Dan Shechtman (born 24 January 1941) is an Israeli scientist. He received the 2011 Nobel Prize in chemistry for his discovery of quasicrystals.

Life and Career

He was born on 24 January 1941, in Tel Aviv, Israel. His early education laid the foundation for his later achievements in the field of science. He attended the Technion–Israel Institute of Technology, where he pursued his undergraduate and graduate studies in materials engineering. His fascination with the properties of materials and crystal structures became a guiding force in his academic and professional life.

Shechtman earned his Bachelor’s degree in Mechanical Engineering from the Technion in 1966. He continued his education at the Technion, completing his Master’s degree in Materials Engineering in 1968. Subsequently, he earned his Doctorate in Materials Engineering in 1972.

After completing his education, Shechtman worked as an engineer at the Israel Institute of Metals. He then spent time in the United States as a postdoctoral researcher at the National Bureau of Standards (now NIST) from 1972 to 1973.
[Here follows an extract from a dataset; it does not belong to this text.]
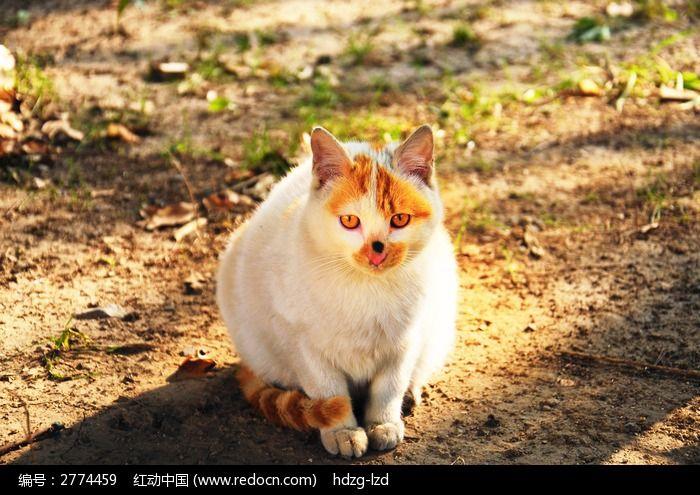 猫咪图片,高清大图_陆地动物素材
Shechtman returned to Israel and joined the Technion, where he held various academic positions.

The pivotal moment in Shechtman’s career came in 1982 when he made his groundbreaking discovery of quasicrystals while on sabbatical at the National Institute for Materials Science in Tsukuba, Japan. The discovery challenged the prevailing scientific belief that only crystals with periodic structures could exist, earning him the Nobel Prize in Chemistry in 2011.

Major Works

In their experiments, Shechtman and colleagues mixed aluminum and manganese in a ratio of about six-to-one, heated the mixture, then rapidly cooled it back to solid. Shechtman discovered the solidified alloy had fivefold symmetry using an electron microscope; by rotating it by 72° (360°/5), it replicated the same structure.
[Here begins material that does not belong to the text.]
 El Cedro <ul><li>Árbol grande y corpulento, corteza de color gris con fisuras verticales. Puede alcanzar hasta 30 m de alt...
He also changed the definition of a crystal. Crystals are now defined by the International Union of Crystallography as a solid with a discrete diffraction diagram instead of a ‘regularly ordered three-dimensional pattern’.

He discovered quasicrystals, which led to the discovery of similar quasicrystals. There’s a lot of structural stability in quantum crystals, but they’re low in thermal and electrical conductivity.

Award and legacy

He won the 2011 Nobel Prize in chemistry. This award recognized his discovery of a new form of matter and its implications for the field of crystallography and solid-state physics.
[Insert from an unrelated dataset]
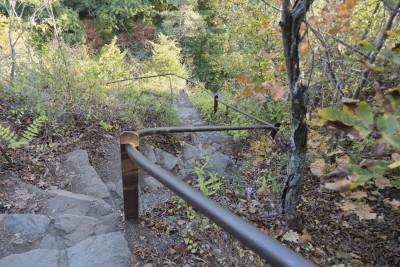 Giant Steps Trails at East Rock Park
Dan Shechtman’s legacy is marked by his transformative impact on the understanding of crystallography and the nature of matter. His discovery of quasicrystals challenged long-held beliefs in the scientific community and opened up new avenues for research and technological applications. Some aspects of his legacy include:

Shechtman’s work fundamentally altered the field of crystallography, leading to a reevaluation of the definition of crystals and introducing the concept of quasicrystals with non-repeating patterns.

The unique properties of quasicrystals discovered by Shechtman have found applications in various industries, including materials science and engineering. These applications range from improving the performance of metallic alloys to the development of new materials with desirable properties.

Shechtman’s perseverance and willingness to challenge conventional wisdom serve as an inspiration for future generations of scientists. His story encourages researchers to think outside the box and pursue unconventional ideas that may lead to groundbreaking discoveries.

As an academic and educator, Shechtman contributed to the training and mentorship of students in the field of materials science. His teachings and guidance have influenced the next generation of scientists and engineers.

Shechtman’s work has had a global impact, fostering international collaboration in the scientific community. The recognition of his achievements with prestigious awards has helped raise awareness of the importance of materials science and its potential applications.